Re: [PATCH 07/14] KVM: Don't block+unblock when halt-polling is successful

From: Sean Christopherson
Date: Tue Sep 28 2021 - 12:21:20 EST


On Tue, Sep 28, 2021, Marc Zyngier wrote:
> On Mon, 27 Sep 2021 18:28:14 +0100,
> Sean Christopherson <seanjc@xxxxxxxxxx> wrote:
> >
> > On Sun, Sep 26, 2021, Marc Zyngier wrote:
> > > On Sun, 26 Sep 2021 07:27:28 +0100,
> > > Paolo Bonzini <pbonzini@xxxxxxxxxx> wrote:
> > > >
> > > > On 25/09/21 11:50, Marc Zyngier wrote:
> > > > >> there is no need for arm64 to put/load
> > > > >> the vGIC as KVM hasn't relinquished control of the vCPU in any way.
> > > > >
> > > > > This doesn't mean that there is no requirement for any state
> > > > > change. The put/load on GICv4 is crucial for performance, and the VMCR
> > > > > resync is a correctness requirement.
> >
> > Ah crud, I didn't blame that code beforehand, I simply assumed
> > kvm_arch_vcpu_blocking() was purely for the blocking/schedule()
> > sequence. The comment in arm64's kvm_arch_vcpu_blocking() about
> > kvm_arch_vcpu_runnable() makes more sense now too.
> >
> > > > I wouldn't even say it's crucial for performance: halt polling cannot
> > > > work and is a waste of time without (the current implementation of)
> > > > put/load.
> > >
> > > Not quite. A non-V{LPI,SGI} could still be used as the a wake-up from
> > > WFI (which is the only reason we end-up on this path). Only LPIs (and
> > > SGIs on GICv4.1) can be directly injected, meaning that SPIs and PPIs
> > > still follow the standard SW injection model.
> > >
> > > However, there is still the ICH_VMCR_EL2 requirement (to get the
> > > up-to-date priority mask and group enable bits) for SW-injected
> > > interrupt wake-up to work correctly, and I really don't want to save
> > > that one eagerly on each shallow exit.
> >
> > IIUC, VMCR is resident in hardware while the guest is running, and
> > KVM needs to retrieve the VMCR when processing interrupts to
> > determine if a interrupt is above the priority threshold. If that's
> > the case, then IMO handling the VMCR via an arch hook is
> > unnecessarily fragile, e.g. any generic call that leads to
> > kvm_arch_vcpu_runnable() needs to know that arm64 lazily retrieves a
> > guest register.
>
> Not quite. We only need to retrieve the VMCR if we are in a situation
> where we need to trigger a wake-up from WFI at the point where we have
> not done a vcpu_put() yet. All the other cases where the interrupt is
> injected are managed by the HW. And the only case where
> kvm_arch_vcpu_runnable() gets called is when blocking.
>
> I also don't get why a hook would be fragile, as long as it has well
> defined semantics.

Generic KVM should not have to know that a seemingly benign arch hook,
kvm_arch_vcpu_runnable(), cannot be safely called without first calling another
arch hook. E.g. I suspect there's a (benign?) race in kvm_vcpu_on_spin(). If
the loop is delayed between checking rcuwait_active() and vcpu_dy_runnable(),
and the target vCPU is awakened during that period, KVM can call
kvm_arch_vcpu_runnable() while the vCPU is running.

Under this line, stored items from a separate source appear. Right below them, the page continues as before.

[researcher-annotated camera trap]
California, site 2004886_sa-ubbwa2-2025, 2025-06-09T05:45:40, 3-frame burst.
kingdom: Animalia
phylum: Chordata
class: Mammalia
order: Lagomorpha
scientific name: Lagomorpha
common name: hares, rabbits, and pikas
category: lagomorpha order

It's kind of a counter-example to my below suggestion as putting the vGIC would
indeed lead to state corruption if the vCPU is running, but I would argue that
arm64 should override kvm_arch_dy_runnable() so that its correctness is guaranteed,
e.g. by not calling kvm_arch_vcpu_runnable() if the vCPU is already running.

> > A better approach for VMCR would be to retrieve the value from
> > hardware on-demand, e.g. via a hook in vgic_get_vmcr(), so that it's all but
> > impossible to have bugs where KVM is working with a stale VMCR, e.g.
> >
> > diff --git a/arch/arm64/kvm/vgic/vgic-mmio.c b/arch/arm64/kvm/vgic/vgic-mmio.c
> > index 48c6067fc5ec..0784de0c4080 100644
> > --- a/arch/arm64/kvm/vgic/vgic-mmio.c
> > +++ b/arch/arm64/kvm/vgic/vgic-mmio.c
> > @@ -828,6 +828,13 @@ void vgic_set_vmcr(struct kvm_vcpu *vcpu, struct vgic_vmcr *vmcr)
> >
> > void vgic_get_vmcr(struct kvm_vcpu *vcpu, struct vgic_vmcr *vmcr)
> > {
> > + if (!vcpu->...->vmcr_available) {
> > + preempt_disable();
> > + kvm_vgic_vmcr_sync(vcpu);
> > + preempt_enable();
> > + vcpu->...->vmcr_available = true;
> > + }
> > +
>
> But most of the uses of vgic_get_vmcr() are in contexts where the vcpu
> isn't running at all (such as save/restore). It really only operates
> on the shadow state, and what you have above will only lead to state
> corruption.

Ignoring the kvm_arch_dy_runnable() case for the moment, how would it lead to
corruption? The idea is that the 'vmcr_available' flag would be cleared when the
vCPU is run, i.e. it tracks whether or not the shadow state may be stale.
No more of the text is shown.